Verfolgung illegaler Aktivitäten bisher schwierig
Es ist nur einer von vielen kritischen Punkten. Lokale Gemeinschaften und ihre Territorien stehen nicht nur in Brasilien unter Druck: durch illegalen Goldabbau, sich ausdehnende Viehzucht oder auch Kokaanbau. Dazu wächst der Einfluss der organisierten Kriminalität. Drogenhandel geht oft einher mit dem Schmuggel von Gold, Edelhölzern, Waffen oder Wildtieren.
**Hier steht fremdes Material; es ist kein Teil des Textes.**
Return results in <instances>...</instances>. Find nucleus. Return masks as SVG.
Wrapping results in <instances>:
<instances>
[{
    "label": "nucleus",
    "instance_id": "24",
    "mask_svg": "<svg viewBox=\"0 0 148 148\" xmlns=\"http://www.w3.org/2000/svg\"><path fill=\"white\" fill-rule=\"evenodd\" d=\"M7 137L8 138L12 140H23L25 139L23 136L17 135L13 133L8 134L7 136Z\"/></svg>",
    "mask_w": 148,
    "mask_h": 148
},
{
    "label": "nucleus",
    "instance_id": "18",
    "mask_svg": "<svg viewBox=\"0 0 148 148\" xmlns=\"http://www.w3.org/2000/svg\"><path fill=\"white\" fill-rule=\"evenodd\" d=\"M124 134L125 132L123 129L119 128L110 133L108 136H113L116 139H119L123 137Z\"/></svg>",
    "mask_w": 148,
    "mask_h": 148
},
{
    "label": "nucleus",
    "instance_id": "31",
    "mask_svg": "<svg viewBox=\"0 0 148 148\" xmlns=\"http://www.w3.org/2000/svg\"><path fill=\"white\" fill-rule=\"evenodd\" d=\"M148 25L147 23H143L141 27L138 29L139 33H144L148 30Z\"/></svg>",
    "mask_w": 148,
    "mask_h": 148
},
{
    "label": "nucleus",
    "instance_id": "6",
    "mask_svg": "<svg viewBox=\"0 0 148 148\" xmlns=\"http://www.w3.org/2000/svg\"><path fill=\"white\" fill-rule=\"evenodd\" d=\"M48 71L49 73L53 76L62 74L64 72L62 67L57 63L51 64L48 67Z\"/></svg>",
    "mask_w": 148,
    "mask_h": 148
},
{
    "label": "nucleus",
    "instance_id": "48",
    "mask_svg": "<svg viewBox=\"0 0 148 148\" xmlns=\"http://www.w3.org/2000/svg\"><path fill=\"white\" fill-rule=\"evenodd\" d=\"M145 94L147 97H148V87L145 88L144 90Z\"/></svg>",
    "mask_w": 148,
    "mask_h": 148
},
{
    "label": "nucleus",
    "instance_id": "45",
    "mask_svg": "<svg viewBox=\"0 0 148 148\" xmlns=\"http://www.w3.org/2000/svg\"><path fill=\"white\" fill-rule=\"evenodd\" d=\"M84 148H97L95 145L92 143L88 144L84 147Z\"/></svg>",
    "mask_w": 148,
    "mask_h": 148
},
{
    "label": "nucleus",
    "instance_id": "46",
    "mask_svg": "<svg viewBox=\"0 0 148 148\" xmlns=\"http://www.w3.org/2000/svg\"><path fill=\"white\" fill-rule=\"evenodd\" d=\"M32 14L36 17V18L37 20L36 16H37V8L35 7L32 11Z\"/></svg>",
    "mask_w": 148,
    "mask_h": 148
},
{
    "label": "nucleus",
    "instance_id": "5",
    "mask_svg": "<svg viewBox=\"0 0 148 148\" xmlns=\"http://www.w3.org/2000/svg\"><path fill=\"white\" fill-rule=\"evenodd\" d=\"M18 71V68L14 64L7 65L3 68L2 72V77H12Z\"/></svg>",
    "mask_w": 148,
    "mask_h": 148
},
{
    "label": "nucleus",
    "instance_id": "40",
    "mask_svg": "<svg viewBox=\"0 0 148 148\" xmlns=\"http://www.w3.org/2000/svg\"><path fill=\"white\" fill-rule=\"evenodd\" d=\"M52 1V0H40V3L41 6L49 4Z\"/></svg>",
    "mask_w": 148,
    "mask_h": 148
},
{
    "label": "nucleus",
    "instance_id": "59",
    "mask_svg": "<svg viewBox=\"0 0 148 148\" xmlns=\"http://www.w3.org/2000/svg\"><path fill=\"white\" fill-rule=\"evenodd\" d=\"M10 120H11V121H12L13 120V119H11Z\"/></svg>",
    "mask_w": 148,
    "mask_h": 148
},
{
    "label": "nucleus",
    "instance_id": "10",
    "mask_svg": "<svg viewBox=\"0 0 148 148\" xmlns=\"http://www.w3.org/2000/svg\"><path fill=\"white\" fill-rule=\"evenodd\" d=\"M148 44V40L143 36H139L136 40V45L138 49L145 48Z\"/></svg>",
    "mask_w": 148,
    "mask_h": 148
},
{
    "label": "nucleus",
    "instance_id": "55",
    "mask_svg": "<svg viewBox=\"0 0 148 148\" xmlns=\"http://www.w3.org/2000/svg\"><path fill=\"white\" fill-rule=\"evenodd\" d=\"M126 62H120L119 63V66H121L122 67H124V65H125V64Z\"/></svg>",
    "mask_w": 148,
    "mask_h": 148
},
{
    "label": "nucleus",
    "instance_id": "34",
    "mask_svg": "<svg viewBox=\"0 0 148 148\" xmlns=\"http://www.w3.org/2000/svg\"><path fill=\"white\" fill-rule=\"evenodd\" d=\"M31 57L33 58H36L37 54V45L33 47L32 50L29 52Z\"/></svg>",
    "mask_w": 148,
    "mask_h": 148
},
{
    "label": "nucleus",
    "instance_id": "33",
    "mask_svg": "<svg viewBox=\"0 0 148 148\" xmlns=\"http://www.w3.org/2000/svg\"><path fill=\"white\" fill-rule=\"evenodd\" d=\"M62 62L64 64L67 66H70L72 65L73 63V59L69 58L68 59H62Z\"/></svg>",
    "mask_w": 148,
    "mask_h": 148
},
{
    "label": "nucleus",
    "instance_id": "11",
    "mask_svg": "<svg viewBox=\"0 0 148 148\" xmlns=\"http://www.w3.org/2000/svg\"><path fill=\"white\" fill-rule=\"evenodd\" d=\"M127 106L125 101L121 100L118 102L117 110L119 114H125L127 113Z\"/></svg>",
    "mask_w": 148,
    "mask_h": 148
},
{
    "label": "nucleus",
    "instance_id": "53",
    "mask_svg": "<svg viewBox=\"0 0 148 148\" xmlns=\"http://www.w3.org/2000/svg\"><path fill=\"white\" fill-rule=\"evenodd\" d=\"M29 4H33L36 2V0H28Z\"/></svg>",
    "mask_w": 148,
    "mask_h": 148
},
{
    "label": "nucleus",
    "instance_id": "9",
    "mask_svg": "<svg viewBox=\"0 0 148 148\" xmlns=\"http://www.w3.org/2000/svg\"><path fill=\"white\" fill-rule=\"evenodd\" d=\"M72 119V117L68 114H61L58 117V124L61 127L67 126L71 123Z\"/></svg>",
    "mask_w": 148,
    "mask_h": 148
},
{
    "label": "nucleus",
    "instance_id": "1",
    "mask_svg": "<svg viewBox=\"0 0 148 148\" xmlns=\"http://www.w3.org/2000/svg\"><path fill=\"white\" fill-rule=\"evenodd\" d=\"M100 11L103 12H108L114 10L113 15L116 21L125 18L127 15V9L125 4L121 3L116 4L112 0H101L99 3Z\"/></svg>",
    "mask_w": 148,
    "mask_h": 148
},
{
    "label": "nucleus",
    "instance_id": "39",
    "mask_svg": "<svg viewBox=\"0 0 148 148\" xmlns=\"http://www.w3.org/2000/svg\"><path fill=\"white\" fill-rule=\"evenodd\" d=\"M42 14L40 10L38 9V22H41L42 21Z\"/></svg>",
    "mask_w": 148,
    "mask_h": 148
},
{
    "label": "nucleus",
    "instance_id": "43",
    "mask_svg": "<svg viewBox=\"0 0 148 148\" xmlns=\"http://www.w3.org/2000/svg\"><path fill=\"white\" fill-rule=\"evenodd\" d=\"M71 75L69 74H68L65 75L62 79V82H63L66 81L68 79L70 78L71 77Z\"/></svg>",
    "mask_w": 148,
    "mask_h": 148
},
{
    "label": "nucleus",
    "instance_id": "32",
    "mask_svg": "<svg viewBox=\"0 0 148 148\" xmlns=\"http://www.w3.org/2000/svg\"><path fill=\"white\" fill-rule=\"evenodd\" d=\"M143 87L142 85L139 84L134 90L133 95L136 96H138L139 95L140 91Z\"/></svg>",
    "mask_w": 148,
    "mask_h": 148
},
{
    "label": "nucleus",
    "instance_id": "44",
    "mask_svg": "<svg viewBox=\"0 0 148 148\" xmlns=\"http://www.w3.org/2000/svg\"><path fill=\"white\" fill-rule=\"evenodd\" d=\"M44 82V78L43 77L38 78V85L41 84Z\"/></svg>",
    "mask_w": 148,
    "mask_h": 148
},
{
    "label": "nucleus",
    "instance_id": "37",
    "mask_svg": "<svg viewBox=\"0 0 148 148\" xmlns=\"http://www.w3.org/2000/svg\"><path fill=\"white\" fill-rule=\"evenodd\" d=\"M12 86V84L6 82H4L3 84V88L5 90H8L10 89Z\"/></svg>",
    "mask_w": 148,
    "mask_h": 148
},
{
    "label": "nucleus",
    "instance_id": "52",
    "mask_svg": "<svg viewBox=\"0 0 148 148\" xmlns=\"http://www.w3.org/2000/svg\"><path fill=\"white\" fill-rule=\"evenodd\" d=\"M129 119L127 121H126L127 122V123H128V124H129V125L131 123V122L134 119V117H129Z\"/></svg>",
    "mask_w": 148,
Illegale Gelder wiederum befördern die Korruption. "Illegale Gruppen überqueren einfach Grenzen, um der juristischen Verfolgung zu entgehen, da braucht es mehr internationale Zusammenarbeit", fordert die Umweltaktivistin Albina Ruiz, heute Perus Umweltministerin. Deswegen müssten auch Innen- und Verteidigungsminister mit am Tisch sitzen.
Innenpolitische Probleme grenzen Handlungsspielraum ein
Die Staaten hätten über einen Großteil des Amazonasgebietes gar keine Kontrolle, gibt auch der venezolanische Biologe Alex Fergusson zu bedenken. Ecuador und Peru steckten zudem in schweren politischen Krisen, unklar ist, wer in einem Jahr im Regierungspalast sitzt. Derweil täte Venezuelas autoritärer Staatschef Nicolas Maduro so, als gäbe es überhaupt keine Umweltprobleme:
Die Länder, die zum Amazonas-Kooperationsvertrag gehören, haben derart viel interne Probleme, dass sie weder Ressourcen, Personal noch Know-How aufbringen, komplexe gemeinsame Aktionen zu koordinieren. Sie bekommen ja nicht mal ihre eigenen Krisen in den Griff, das setzt dem ganzen enge Grenzen.
Experte: Druck aus der Zivilbevölkerung massiv
Weit weniger pessimistisch ist Marcio Astrini vom Umwelt-Think-Tank "Observatorio de Clima". Es sei klar, dass der Gipfel nur ein Anfang sei. Doch die Amazonas-Dialoge im Vorfeld hätten gezeigt, dass der Druck der Zivilbevölkerung massiv sei und zunehme. Hoffnung setzt er auch darauf, dass ein gemeinsamer Rat aus Wissenschaftlern gegründet werden soll.
"Wir werden am Ende eine politische Erklärung haben, mit vielen Absichtserklärungen und weniger konkreten Punkten. Aber immerhin ist das ein Signal, dass man gemeinsam agieren will", so Astrini. "Wir werden noch mehr Gipfel brauchen, aber es gibt zumindest mal eine Einheit, die es vorher nicht gab."
Die Zeit drängt. Wissenschaftler warnen, dass sich der Amazonas bei fortschreitender Zerstörung einem Kipppunkt nähert. 17 bis 20 Prozent seien jetzt schon zerstört - mit dramatischen Folgen für das Weltklima.
In einer früheren Version des Textes hieß es, die COP in Belem finde 2030 statt. Tatsächlich ist die Klimakonferenz 2025.